Communication is more important than ever: Make sure that you are over communicating with your people about the expectations your organization has of them. When there is uncertainty, try to create as much certainty wherever you can. If deadlines have changed, let them know and document the conversation. If it is business as usual, discuss strategies for staying on track during these uncertain times. If you haven’t communicated any of this, it is not too late! Make sure you have the conversation before you write or discuss your final performance review. Chances are you will see other perspectives that may modify your messaging and, very importantly, you don’t want any surprises in the review.
Review Preparation: Much of the hard work of reviewing performance should be carried out before the formal meeting.
- Encourage involvement by asking your employee to provide feedback on their performance and solicit feedback from key stakeholders.
- Ask your employees how much time they get to spend every day in their strengths. If you hear a shockingly low number, explore it with them. What are their barriers to spending more time doing what they are really good at and truly enjoy.
- Explore your employee’s development goals. Why are they excited about taking on the new challenges of a more senior position?
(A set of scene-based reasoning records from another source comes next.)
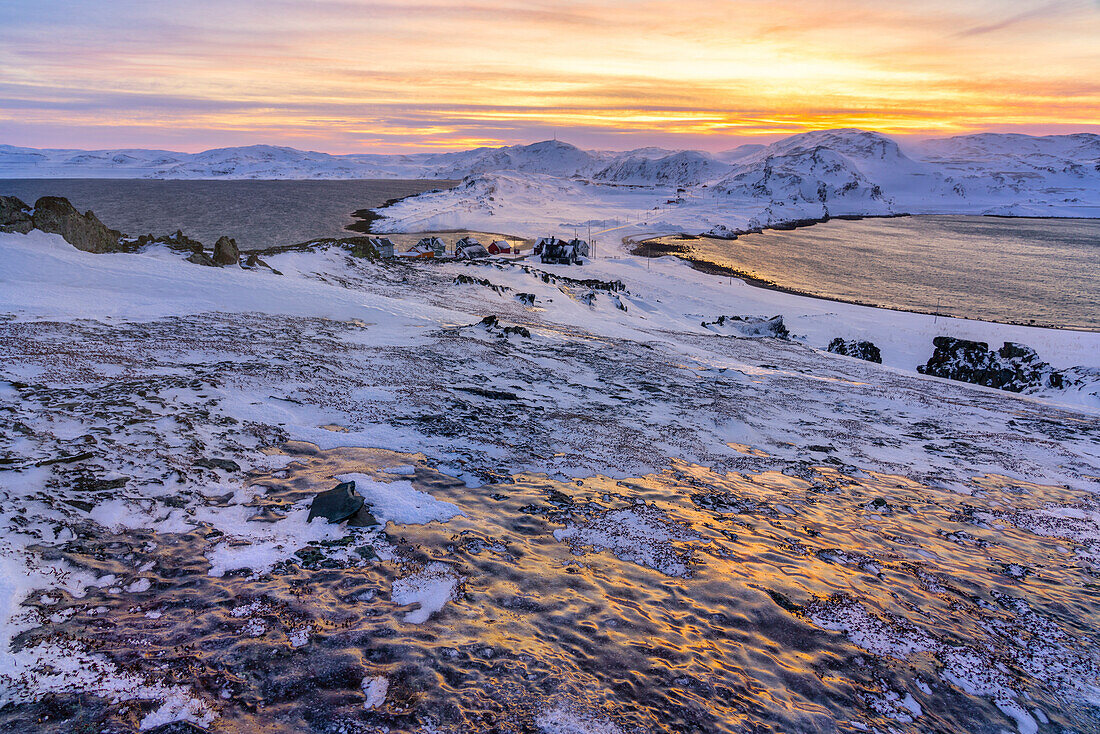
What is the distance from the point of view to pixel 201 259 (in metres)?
23.1

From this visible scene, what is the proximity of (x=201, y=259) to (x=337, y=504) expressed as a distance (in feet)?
70.8

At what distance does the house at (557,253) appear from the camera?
194 ft

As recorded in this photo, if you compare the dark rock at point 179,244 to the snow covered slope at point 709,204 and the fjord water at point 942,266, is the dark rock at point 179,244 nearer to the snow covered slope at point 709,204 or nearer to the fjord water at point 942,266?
the fjord water at point 942,266

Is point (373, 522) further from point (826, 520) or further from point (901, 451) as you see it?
point (901, 451)

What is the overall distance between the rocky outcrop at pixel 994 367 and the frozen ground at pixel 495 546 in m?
15.0

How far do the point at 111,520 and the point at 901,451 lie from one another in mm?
14998

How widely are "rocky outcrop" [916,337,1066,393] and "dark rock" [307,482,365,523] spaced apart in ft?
105

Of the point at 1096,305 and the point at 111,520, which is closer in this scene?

Are they looking for a title change or do they really understand what the promotion would entail? What skills are they looking to learn and why?
- Understand what they love most about their job and see if you can get beyond what engages them to what truly fulfills them.
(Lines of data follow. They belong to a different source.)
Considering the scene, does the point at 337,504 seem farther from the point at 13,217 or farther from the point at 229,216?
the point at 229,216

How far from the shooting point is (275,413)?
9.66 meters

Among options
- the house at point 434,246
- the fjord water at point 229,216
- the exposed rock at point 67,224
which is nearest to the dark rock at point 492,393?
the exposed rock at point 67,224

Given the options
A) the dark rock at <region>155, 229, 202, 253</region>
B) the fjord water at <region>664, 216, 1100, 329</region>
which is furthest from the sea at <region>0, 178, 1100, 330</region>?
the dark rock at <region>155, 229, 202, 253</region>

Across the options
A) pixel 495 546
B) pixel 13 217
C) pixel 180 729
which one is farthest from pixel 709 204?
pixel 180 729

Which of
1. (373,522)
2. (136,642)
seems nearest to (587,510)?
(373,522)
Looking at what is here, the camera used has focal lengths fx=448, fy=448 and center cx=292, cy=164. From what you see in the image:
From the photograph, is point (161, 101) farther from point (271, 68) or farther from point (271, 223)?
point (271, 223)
- Throughout the process, maintain a coaching versus assessor mindset.
- The best evaluations are reflective of the entire review period, they take into consideration their current performance and development goals, reflect any changes that have occurred throughout the year, include key stakeholder feedback, and do not have surprises.
Manage Discussion Challenges: Your employee’s self-evaluation will provide insights into any potential disconnects in performance perceptions, which allows you to better prepare for the discussion.
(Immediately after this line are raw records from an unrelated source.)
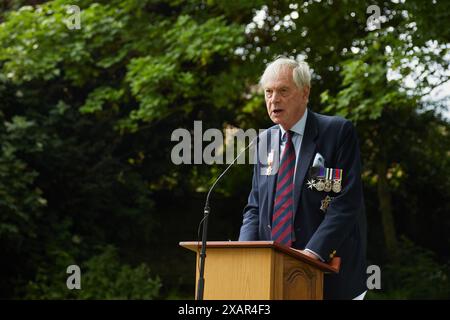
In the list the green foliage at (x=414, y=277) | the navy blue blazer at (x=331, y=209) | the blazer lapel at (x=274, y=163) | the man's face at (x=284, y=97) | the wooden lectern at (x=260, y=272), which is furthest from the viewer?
the green foliage at (x=414, y=277)

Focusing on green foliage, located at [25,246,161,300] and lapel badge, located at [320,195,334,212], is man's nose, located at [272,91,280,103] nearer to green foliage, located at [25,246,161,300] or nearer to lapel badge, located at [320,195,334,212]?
lapel badge, located at [320,195,334,212]

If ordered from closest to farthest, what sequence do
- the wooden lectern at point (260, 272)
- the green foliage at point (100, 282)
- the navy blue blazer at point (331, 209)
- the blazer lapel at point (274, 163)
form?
the wooden lectern at point (260, 272)
the navy blue blazer at point (331, 209)
the blazer lapel at point (274, 163)
the green foliage at point (100, 282)

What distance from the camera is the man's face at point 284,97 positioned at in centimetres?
381

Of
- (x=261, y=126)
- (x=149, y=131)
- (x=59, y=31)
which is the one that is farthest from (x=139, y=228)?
(x=59, y=31)

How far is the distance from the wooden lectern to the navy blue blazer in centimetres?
13

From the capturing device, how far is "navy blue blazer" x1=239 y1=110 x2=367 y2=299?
3713 millimetres

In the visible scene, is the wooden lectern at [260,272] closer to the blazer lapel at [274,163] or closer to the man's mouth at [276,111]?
the blazer lapel at [274,163]

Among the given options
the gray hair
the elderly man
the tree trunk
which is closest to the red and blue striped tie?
the elderly man

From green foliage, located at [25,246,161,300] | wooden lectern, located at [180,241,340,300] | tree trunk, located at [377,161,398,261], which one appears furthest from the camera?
tree trunk, located at [377,161,398,261]

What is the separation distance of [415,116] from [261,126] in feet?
9.35

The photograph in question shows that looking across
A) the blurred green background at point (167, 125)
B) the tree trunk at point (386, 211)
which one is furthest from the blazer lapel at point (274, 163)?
the tree trunk at point (386, 211)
- Ask open-ended questions and seek a deeper understanding of your employee’s perspective.
- If the employee has expectations that will not be realized, reflect and identify why not.
- Be prepared to share how the employee’s performance needs to change to be a qualified candidate for promotion, for example.
- Identify the link’s from your employee’s activities to the organization’s performance. This will help them to make the connection their work has to the greater purpose and mission of the organization. Everyone’s work matters.
- Understand your employee’s development expectations.
- Ask for feedback on your leadership and close the conversation on a high note.
Review Discussion: Create a framework that starts and ends on a positive note.
Open by sharing the agenda for the meeting. “First, we will start by reviewing your goals and your successes related to them. We will then discuss any areas where performance wasn’t what we hoped it would be, the contributing factors and how they can be resolved. We will wrap up by discussing your goals for next year, including performance goals, and also your development goals for the short and long term. Be straightforward and consistent, encouraging and clear. Your goal is not to bring your employee to tears, but rather to ensure your communications are clear and supportive and provide a path forward. Use examples to reinforce your feedback. Maintain a dialogue, not a monologue. Ask open-ended questions. Check for understanding. Ask if what you shared aligns with their thinking. At the end of the review, ask your employee what they heard. Make sure they heard all of the good as well as the areas for improvement.
Utilizing these tips can help reduce the anxiety surrounding reviews, especially during an already anxious time. Members of your team want to know that you are committed to helping them as people, supporting their growth, both personally and professionally. Your ability to be resilient and flexible while holding to your organization’s high standards can make performance reviews a time for growth and excitement about the future.